WHAT YOU HAVE TO DO
Pictures appear among the records below and must be omitted. Repeat exactly the lines from the line with "scientific name: Cervus elaphus" to the line with "scientific name: Bos taurus", both included.

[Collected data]
_ _ _ _ _

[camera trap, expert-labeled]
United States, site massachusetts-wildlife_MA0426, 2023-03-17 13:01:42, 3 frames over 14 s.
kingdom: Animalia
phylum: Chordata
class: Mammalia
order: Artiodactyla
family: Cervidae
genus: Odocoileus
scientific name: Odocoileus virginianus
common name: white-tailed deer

_ _ _ _ _

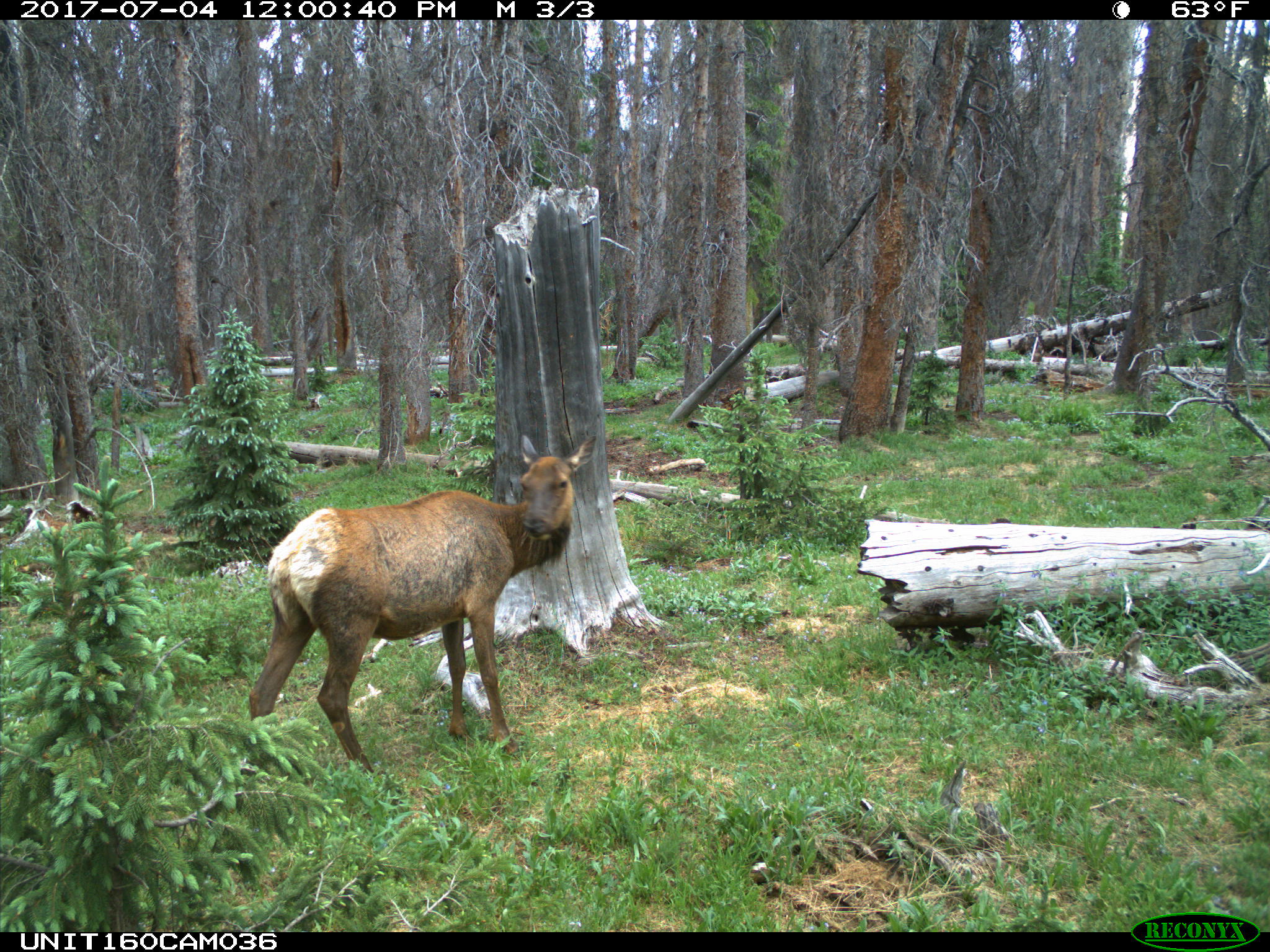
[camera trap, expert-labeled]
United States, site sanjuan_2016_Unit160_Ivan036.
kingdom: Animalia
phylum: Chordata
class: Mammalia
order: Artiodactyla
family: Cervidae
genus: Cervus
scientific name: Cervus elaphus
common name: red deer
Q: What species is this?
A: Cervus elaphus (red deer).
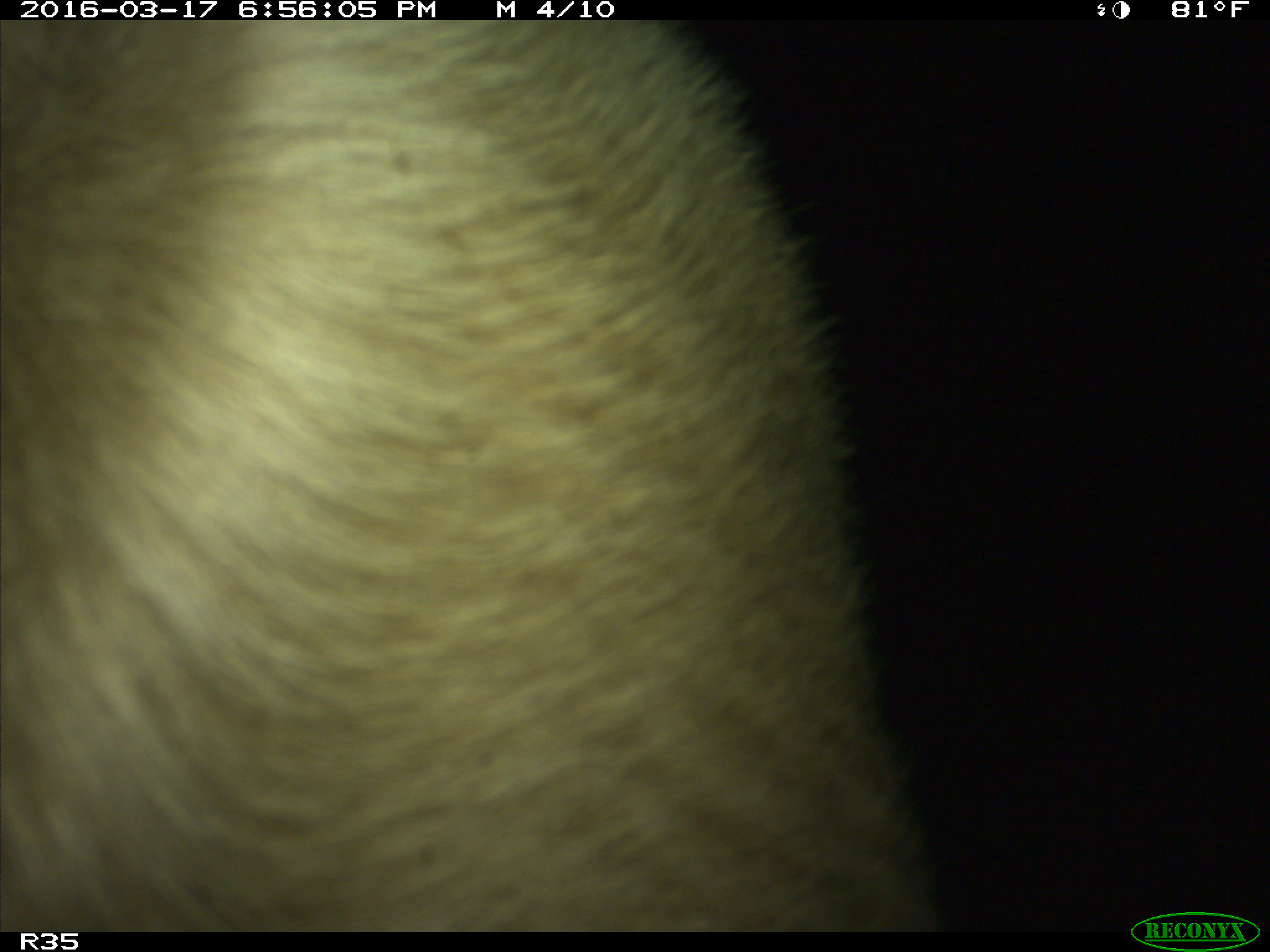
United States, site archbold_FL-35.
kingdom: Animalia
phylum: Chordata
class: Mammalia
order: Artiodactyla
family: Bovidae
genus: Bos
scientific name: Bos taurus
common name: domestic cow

_ _ _ _ _

ANSWER FOR THE TASK
scientific name: Cervus elaphus
common name: red deer
Q: What species is this?
A: Cervus elaphus (red deer).
United States, site archbold_FL-35.
kingdom: Animalia
phylum: Chordata
class: Mammalia
order: Artiodactyla
family: Bovidae
genus: Bos
scientific name: Bos taurus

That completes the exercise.